Records supplied –
□ □ □
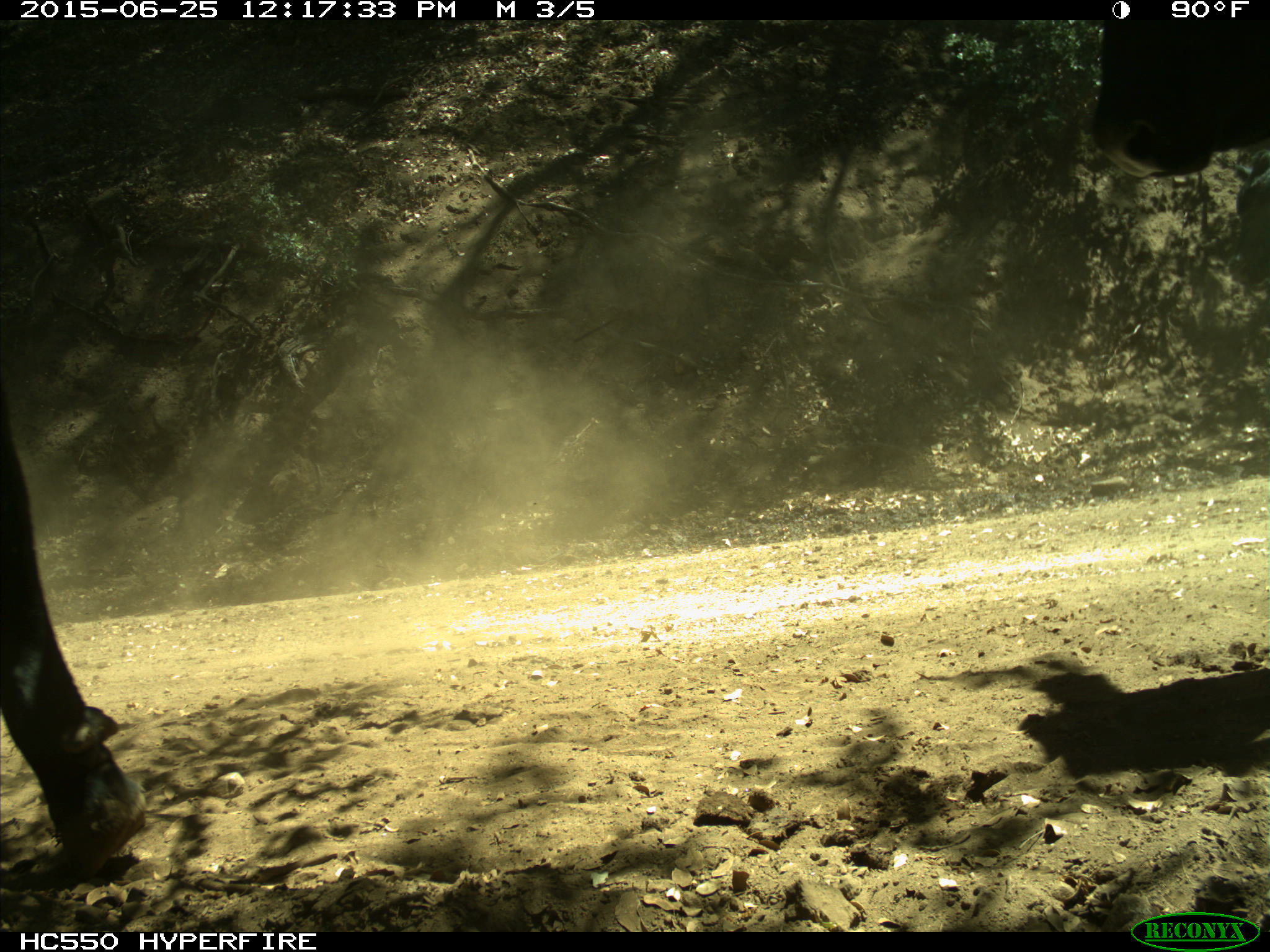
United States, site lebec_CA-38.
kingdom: Animalia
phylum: Chordata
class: Mammalia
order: Artiodactyla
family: Bovidae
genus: Bos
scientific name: Bos taurus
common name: domestic cow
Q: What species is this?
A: Bos taurus (domestic cow).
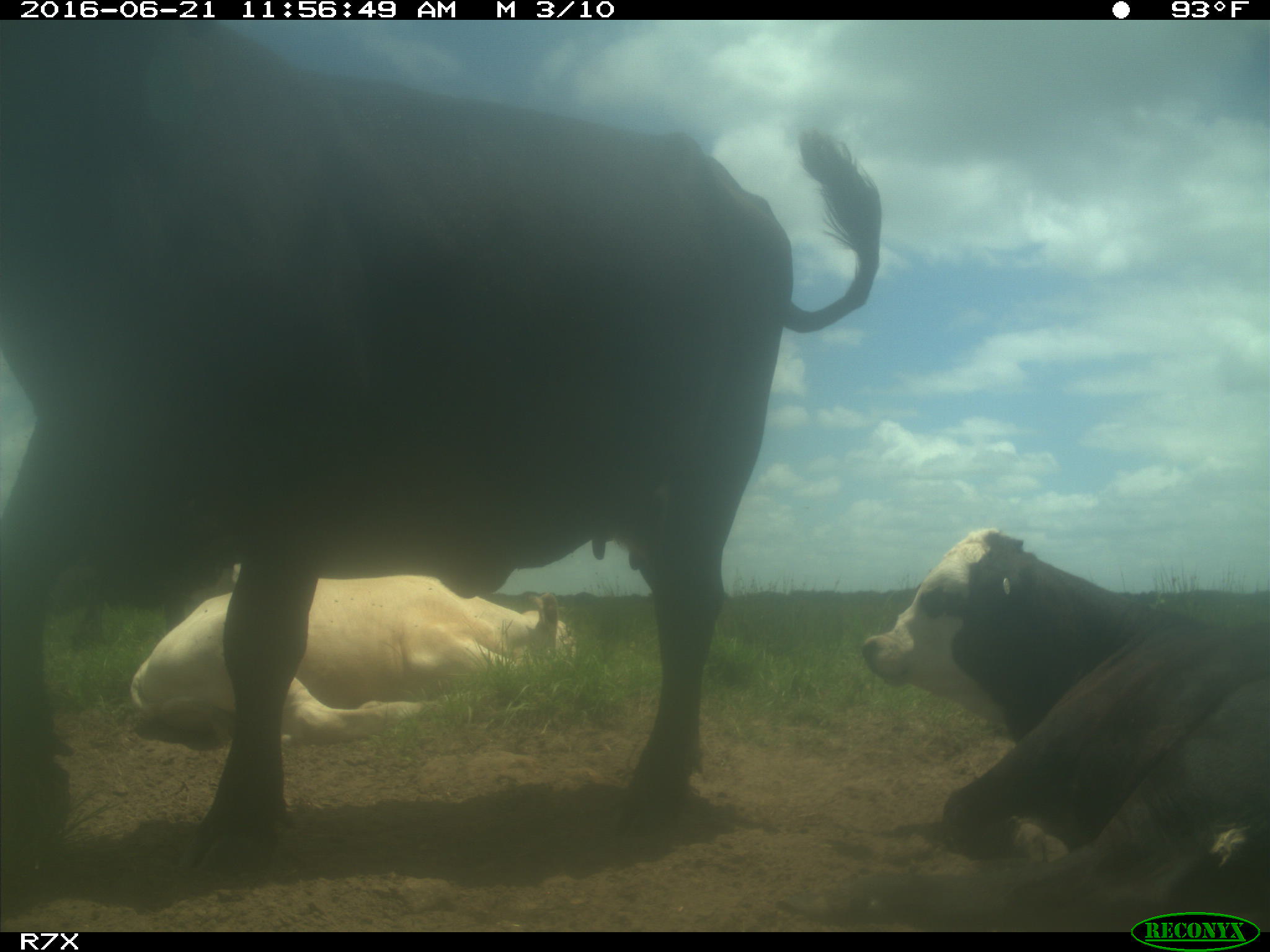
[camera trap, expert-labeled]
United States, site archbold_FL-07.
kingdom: Animalia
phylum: Chordata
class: Mammalia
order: Artiodactyla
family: Bovidae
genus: Bos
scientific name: Bos taurus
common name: domestic cow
Bos taurus (domestic cow).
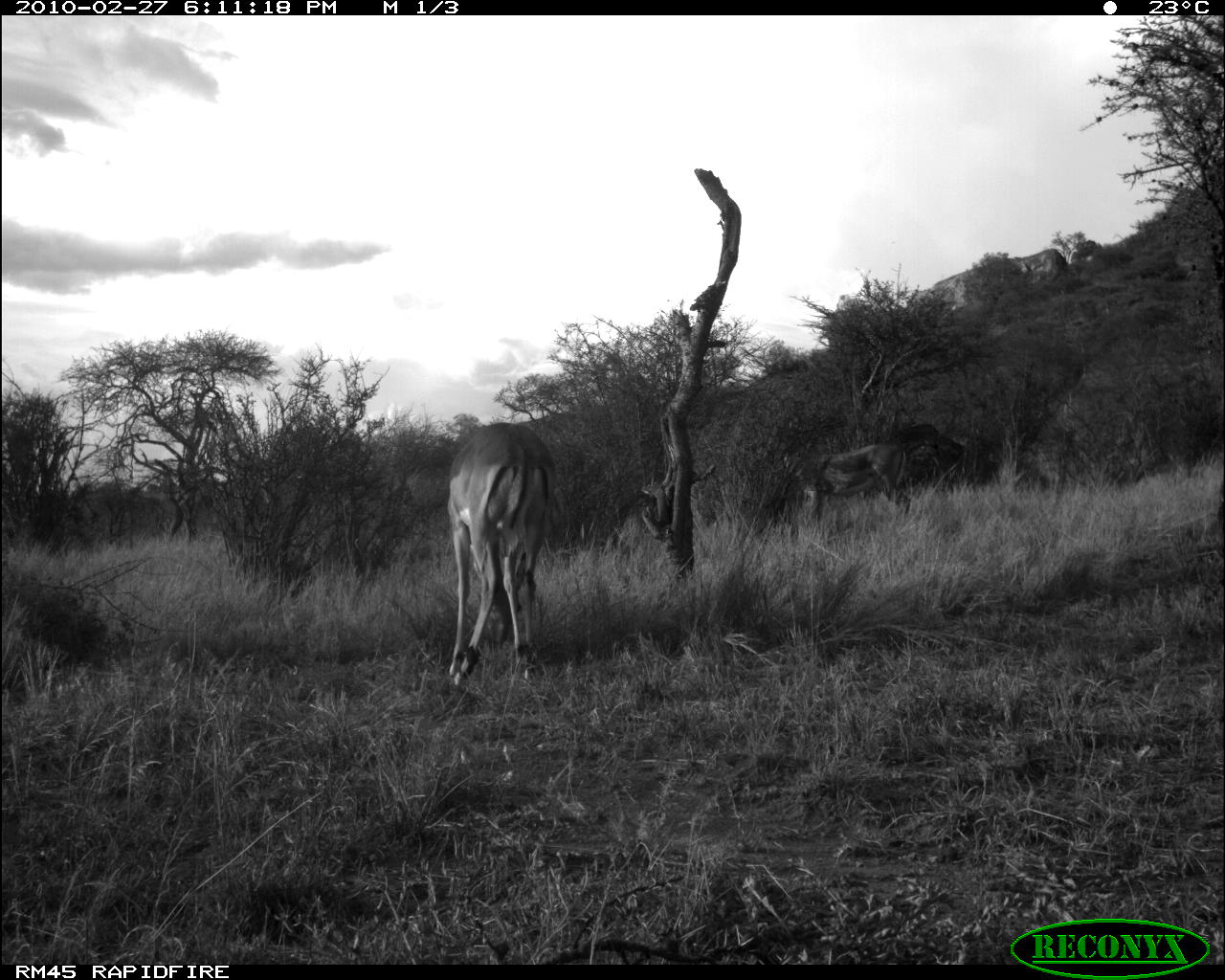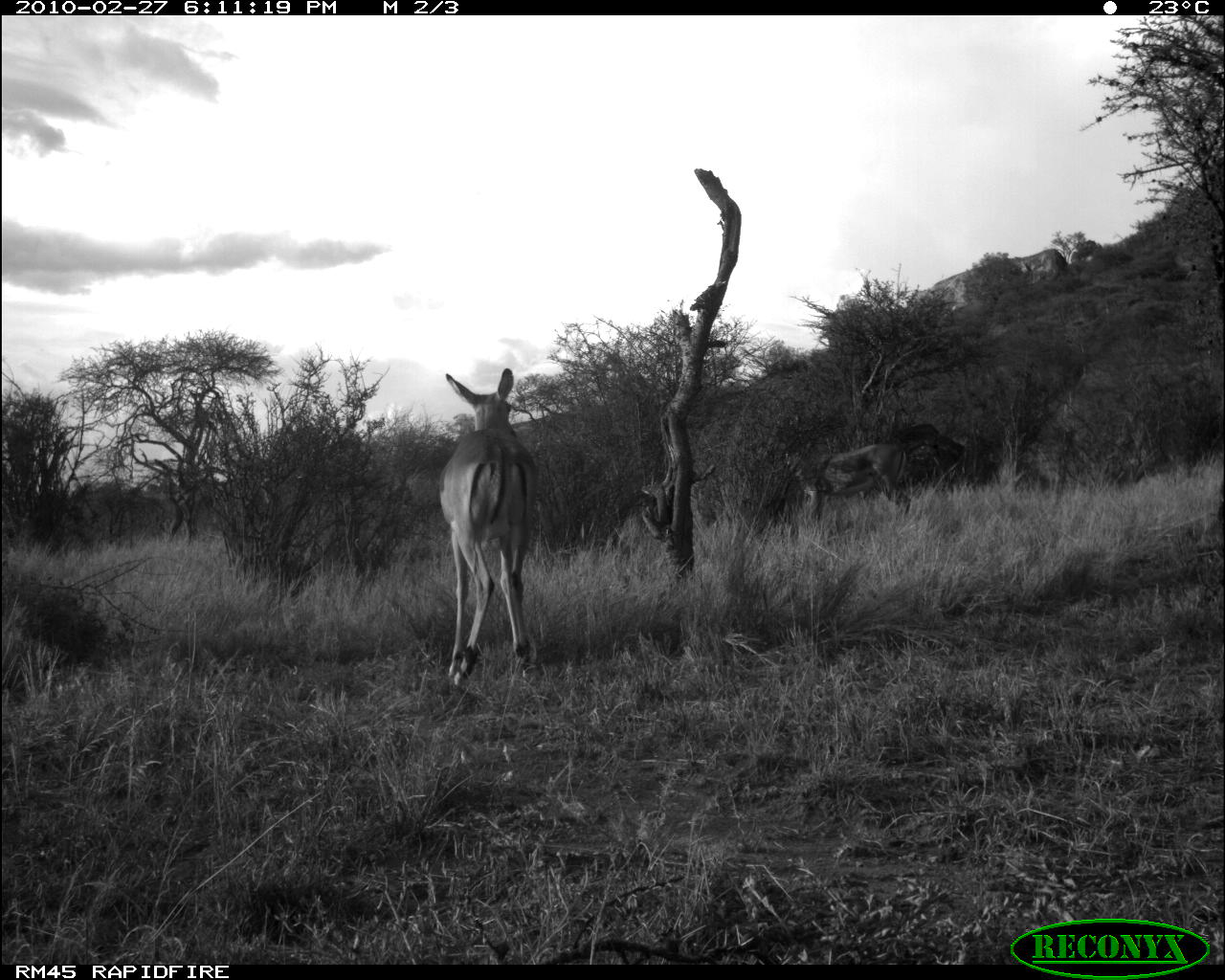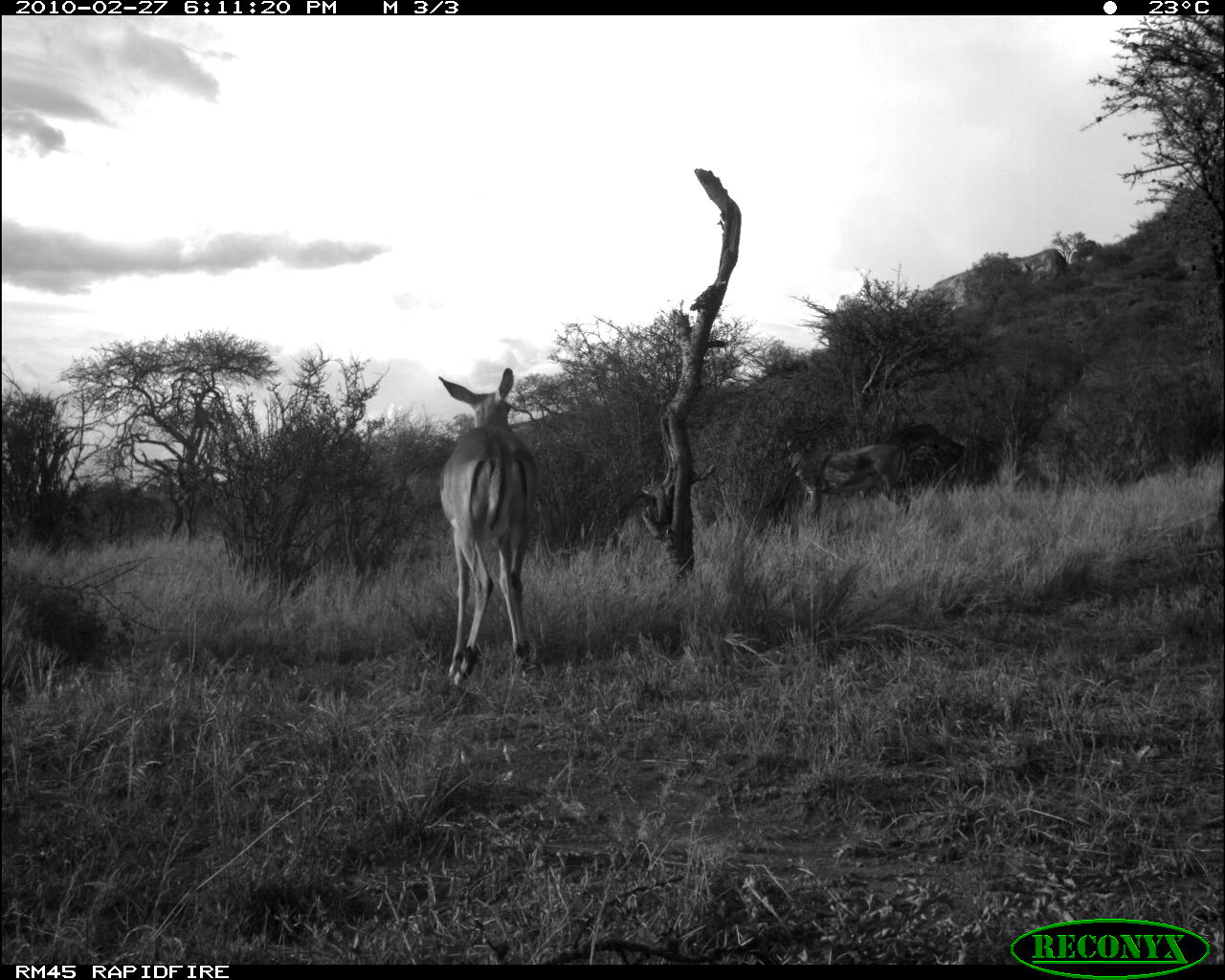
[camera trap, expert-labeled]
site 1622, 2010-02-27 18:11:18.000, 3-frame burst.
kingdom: Animalia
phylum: Chordata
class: Mammalia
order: Artiodactyla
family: Bovidae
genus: Aepyceros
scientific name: Aepyceros melampus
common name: impala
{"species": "Aepyceros melampus (impala)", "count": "2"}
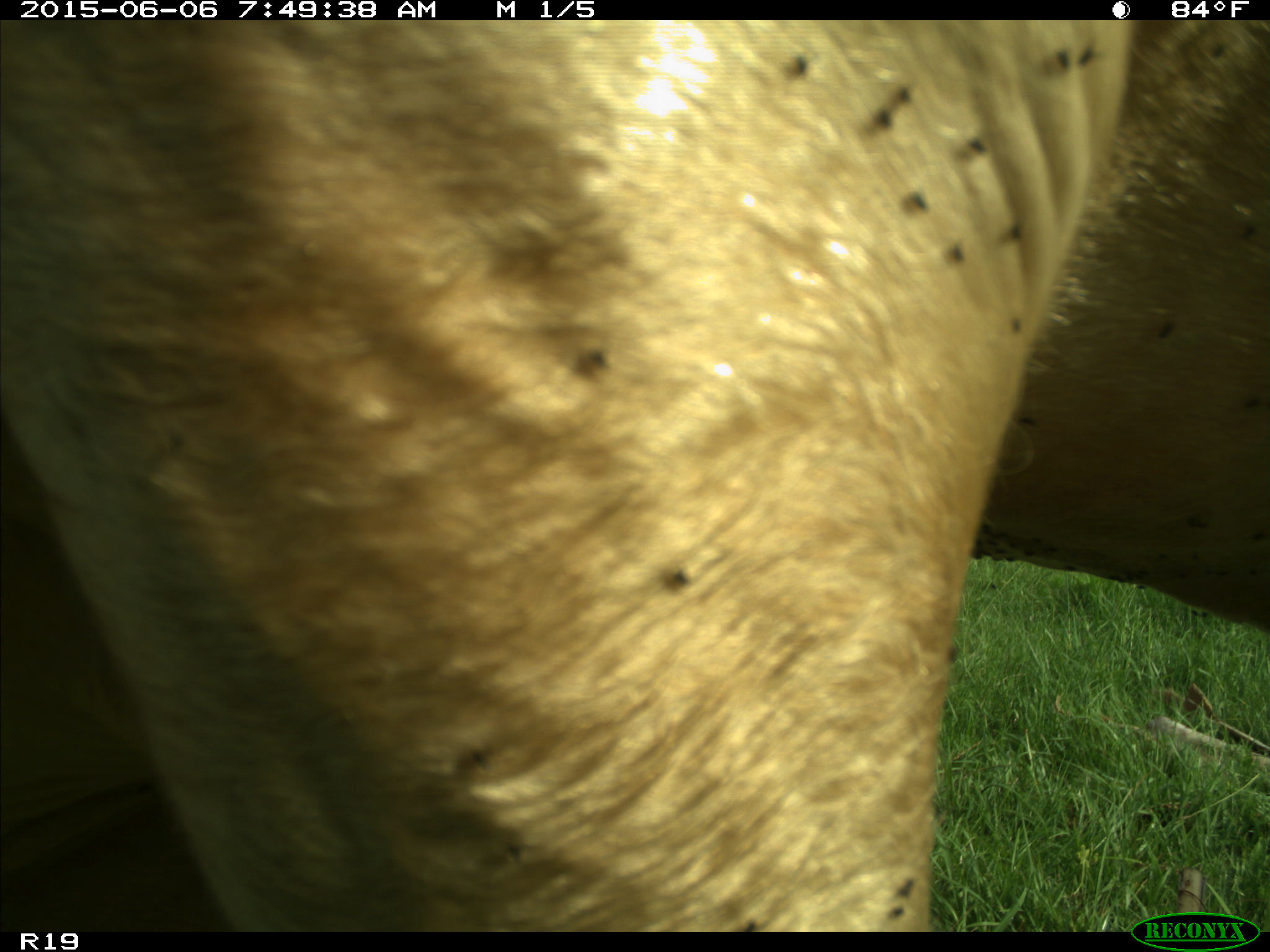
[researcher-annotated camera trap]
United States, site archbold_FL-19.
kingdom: Animalia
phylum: Chordata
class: Mammalia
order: Artiodactyla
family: Bovidae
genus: Bos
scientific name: Bos taurus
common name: domestic cow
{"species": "Bos taurus (domestic cow)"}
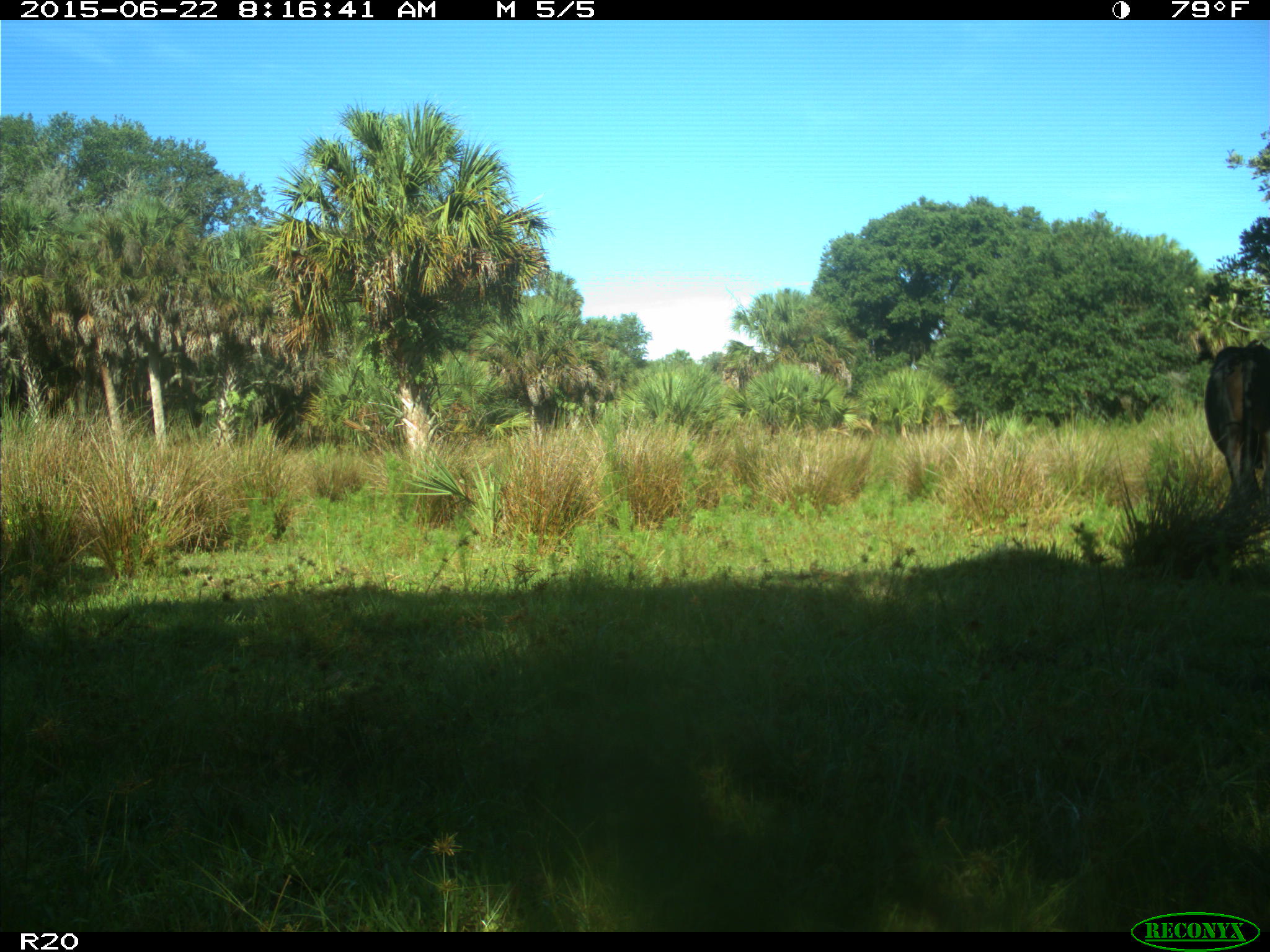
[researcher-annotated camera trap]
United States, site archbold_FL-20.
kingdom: Animalia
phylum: Chordata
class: Mammalia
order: Artiodactyla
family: Bovidae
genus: Bos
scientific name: Bos taurus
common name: domestic cow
□ □ □
Activity –
From the records above, pull out every line containing the word "Aepyceros".

Response area –
genus: Aepyceros
scientific name: Aepyceros melampus
{"species": "Aepyceros melampus (impala)", "count": "2"}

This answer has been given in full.